- WHAT IS BEING ASKED: Going through the lines below, tally those that include "form", and give only the number.

+--

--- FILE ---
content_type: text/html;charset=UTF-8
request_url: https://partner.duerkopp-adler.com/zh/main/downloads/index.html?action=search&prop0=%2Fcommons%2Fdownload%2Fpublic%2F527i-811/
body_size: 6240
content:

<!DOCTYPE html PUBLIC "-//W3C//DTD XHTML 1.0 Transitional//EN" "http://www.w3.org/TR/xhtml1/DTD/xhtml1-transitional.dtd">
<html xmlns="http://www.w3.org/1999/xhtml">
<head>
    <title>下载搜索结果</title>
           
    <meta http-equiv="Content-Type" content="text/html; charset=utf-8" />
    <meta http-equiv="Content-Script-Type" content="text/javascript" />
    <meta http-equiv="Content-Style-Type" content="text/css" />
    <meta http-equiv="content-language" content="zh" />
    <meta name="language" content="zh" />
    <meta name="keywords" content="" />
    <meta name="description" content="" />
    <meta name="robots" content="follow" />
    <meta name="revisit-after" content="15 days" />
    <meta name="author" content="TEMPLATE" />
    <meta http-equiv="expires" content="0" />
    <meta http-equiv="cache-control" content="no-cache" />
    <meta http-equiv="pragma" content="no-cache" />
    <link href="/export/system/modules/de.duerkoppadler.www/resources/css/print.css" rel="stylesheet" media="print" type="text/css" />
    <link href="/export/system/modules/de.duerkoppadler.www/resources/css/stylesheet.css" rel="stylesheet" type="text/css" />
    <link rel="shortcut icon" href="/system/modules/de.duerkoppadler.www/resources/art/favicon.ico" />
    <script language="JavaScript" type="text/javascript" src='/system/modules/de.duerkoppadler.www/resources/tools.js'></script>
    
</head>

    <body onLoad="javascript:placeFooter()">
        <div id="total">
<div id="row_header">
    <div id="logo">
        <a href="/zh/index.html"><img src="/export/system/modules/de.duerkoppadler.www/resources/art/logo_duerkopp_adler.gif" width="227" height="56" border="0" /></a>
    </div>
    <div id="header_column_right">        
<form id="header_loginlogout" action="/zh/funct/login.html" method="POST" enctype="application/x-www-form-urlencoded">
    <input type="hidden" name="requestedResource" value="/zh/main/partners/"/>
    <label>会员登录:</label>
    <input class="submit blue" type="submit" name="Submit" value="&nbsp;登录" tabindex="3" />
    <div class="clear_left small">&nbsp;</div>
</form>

+--

- ANSWER FOR THE TASK: 2